-- START OF Listed records --

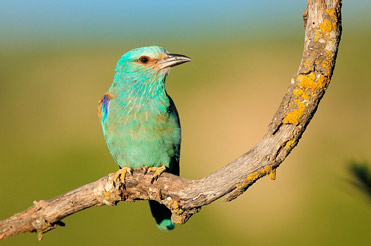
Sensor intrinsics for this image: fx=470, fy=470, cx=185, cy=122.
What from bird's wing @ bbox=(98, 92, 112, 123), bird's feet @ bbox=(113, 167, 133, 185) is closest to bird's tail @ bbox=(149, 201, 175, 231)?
bird's feet @ bbox=(113, 167, 133, 185)

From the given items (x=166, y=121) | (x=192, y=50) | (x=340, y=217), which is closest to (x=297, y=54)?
(x=192, y=50)

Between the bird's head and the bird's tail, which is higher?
the bird's head

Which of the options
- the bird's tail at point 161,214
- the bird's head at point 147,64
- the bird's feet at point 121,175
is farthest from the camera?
the bird's tail at point 161,214

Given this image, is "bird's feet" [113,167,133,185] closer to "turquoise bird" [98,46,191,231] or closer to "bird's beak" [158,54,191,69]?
"turquoise bird" [98,46,191,231]

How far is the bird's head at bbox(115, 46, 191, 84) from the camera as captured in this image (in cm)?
433

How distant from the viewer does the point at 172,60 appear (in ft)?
A: 14.1

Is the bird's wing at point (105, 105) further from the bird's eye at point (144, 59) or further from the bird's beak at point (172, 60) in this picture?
the bird's beak at point (172, 60)

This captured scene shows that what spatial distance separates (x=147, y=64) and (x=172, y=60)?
0.81 feet

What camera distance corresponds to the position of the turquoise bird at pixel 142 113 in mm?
4230

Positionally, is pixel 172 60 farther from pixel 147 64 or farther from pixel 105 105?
pixel 105 105

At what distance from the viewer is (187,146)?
11.9 meters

-- END OF Listed records --

# The request
Rewrite all the records with every "camera" changed to "lens" and nothing else altered. Leave the pictures out.

# Completed task
Sensor intrinsics for this image: fx=470, fy=470, cx=185, cy=122.
What from bird's wing @ bbox=(98, 92, 112, 123), bird's feet @ bbox=(113, 167, 133, 185) is closest to bird's tail @ bbox=(149, 201, 175, 231)?
bird's feet @ bbox=(113, 167, 133, 185)

From the given items (x=166, y=121) | (x=192, y=50) | (x=340, y=217), which is closest to (x=297, y=54)?
(x=192, y=50)

Between the bird's head and the bird's tail, which is higher?
the bird's head

Which of the options
- the bird's tail at point 161,214
- the bird's head at point 147,64
- the bird's feet at point 121,175
is farthest from the lens?
the bird's tail at point 161,214

Given this image, is "bird's feet" [113,167,133,185] closer to "turquoise bird" [98,46,191,231] or closer to "bird's beak" [158,54,191,69]?
"turquoise bird" [98,46,191,231]

How far is the bird's head at bbox(115, 46, 191, 84) from the lens as captured in this image (in cm)?
433

How distant from the viewer does the point at 172,60 appear (in ft)?
A: 14.1

Is the bird's wing at point (105, 105) further from the bird's eye at point (144, 59) or further from the bird's beak at point (172, 60) in this picture?
the bird's beak at point (172, 60)

This captured scene shows that what spatial distance separates (x=147, y=64) and (x=172, y=60)?
0.81 feet

What lens distance corresponds to the position of the turquoise bird at pixel 142 113 in mm?
4230

Positionally, is pixel 172 60 farther from pixel 147 64 or farther from pixel 105 105?
pixel 105 105

At what distance from the viewer is (187,146)?
11.9 meters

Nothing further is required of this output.